Im gleichen Jahr wurde eine Funkwerkstatt eingerichtet.

1978 wird die Feuerwehrtechnische Zentrale anerkannte Ausbildungsstätte für technische Lehrgänge für Funker, Maschinisten und Atemschutzgeräteträger. Hinzu kamen Unterweisungslehrgänge im Bereich Drehleiter, Maschinisten und Technische Hilfeleistung.

Ebenfalls 1978 wurde die FTZ mit der Funktion Rettungsleitstelle für den gesamten Landkreis Hildesheim beauftragt.

1981 kommt die Samtgemeinde Duingen mit ihren Feuerwehren ebenfalls zum Landkreis Hildesheim, so dass nunmehr insgesamt 174 Ortsfeuerwehren zu betreuen sind.

Auf Grund der räumlichen und technischen Verhältnisse gegenüber der Fülle der Aufgaben und Arbeit ist die FTZ an ihre Grenzen gekommen.

1985 gab es erste konkrete Besprechungen hinsichtlich eines Neubaues einer Feuerwehrtechnischen Zentrale, da eine Erweiterung durch die Lage mitten im Ort nicht möglich war.

Der Kreistag erkannte im Jahre 1987 die Notwendigkeit eines Neubaues an und es kam bei der Frage nach dem Standort 1988 zur Entscheidung für Groß Düngen.

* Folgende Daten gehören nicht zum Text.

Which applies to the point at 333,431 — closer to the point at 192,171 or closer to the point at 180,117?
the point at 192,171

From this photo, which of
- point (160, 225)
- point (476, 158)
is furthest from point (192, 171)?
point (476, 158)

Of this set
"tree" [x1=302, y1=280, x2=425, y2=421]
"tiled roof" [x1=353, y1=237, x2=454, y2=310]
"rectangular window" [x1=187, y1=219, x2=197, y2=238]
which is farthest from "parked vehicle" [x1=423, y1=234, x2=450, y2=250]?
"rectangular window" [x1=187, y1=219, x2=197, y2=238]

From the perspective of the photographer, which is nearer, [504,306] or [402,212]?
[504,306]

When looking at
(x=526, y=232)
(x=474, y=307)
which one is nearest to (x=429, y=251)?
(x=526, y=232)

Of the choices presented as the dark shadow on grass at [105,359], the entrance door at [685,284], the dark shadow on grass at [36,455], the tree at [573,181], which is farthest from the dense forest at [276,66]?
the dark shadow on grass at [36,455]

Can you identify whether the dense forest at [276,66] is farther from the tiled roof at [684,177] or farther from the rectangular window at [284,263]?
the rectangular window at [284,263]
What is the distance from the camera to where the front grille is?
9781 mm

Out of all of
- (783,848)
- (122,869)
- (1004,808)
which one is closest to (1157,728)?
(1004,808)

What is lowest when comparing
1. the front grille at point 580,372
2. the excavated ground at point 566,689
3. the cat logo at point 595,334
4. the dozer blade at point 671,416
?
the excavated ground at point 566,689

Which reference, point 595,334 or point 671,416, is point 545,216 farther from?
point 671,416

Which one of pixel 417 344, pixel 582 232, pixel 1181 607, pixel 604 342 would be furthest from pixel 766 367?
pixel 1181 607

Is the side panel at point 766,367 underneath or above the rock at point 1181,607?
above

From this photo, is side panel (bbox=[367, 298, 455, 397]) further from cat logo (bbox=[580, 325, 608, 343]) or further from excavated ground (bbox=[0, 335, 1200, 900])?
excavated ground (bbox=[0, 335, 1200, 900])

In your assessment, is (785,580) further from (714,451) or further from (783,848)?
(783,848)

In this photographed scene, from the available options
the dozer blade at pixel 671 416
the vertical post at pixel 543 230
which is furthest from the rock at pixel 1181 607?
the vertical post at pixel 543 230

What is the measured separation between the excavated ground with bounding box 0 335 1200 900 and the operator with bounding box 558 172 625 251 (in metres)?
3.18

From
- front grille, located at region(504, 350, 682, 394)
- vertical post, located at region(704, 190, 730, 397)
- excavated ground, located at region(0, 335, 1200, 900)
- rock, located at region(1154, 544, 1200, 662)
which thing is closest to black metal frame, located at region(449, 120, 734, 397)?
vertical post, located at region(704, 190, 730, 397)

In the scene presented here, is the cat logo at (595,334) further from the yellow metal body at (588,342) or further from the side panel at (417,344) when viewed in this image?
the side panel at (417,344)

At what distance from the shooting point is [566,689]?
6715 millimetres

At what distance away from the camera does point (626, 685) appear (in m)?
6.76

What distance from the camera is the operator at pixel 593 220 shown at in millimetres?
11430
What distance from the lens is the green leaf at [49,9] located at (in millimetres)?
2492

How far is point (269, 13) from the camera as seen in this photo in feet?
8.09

Es bildete sich eine Arbeitsgruppe FTZ, die den Umfang und die Einrichtung des Baues erarbeitete.

1991 beschloss der Kreistag den Bau und die Finanzierung der FTZ durch eine Investorengruppe aus Georgsmarienhütte.

1993 erfolgte der erste Spatenstich durch den damaligen Landrat Friedrich Deike.

Nach 14monatiger Bauzeit konnte im Mai 1994 die Feuerwehrtechnische Zentrale in Groß Düngen ihrer Bestimmung übergeben werden. Der Landkreis unterhält in der FTZ die Kreisschirrmeisterei, eine moderne Kfz-Werkstatt mit Lager, eine Funkwerkstatt, eine Feuerlöscherwerkstatt, eine Atemschutzwerkstatt sowie eine Schlauchpflege.

Für die Aus- und Weiterbildung stehen neben den Außenanlagen für die praktische Ausbildung mit verschiedenen Wasserentnahmestellen drei Lehrsäle, ein Lehrmittelraum sowie mehrere Besprechungsräume zur Verfügung. Des weiteren verfügt die FTZ über eine Atemschutzübungsstrecke.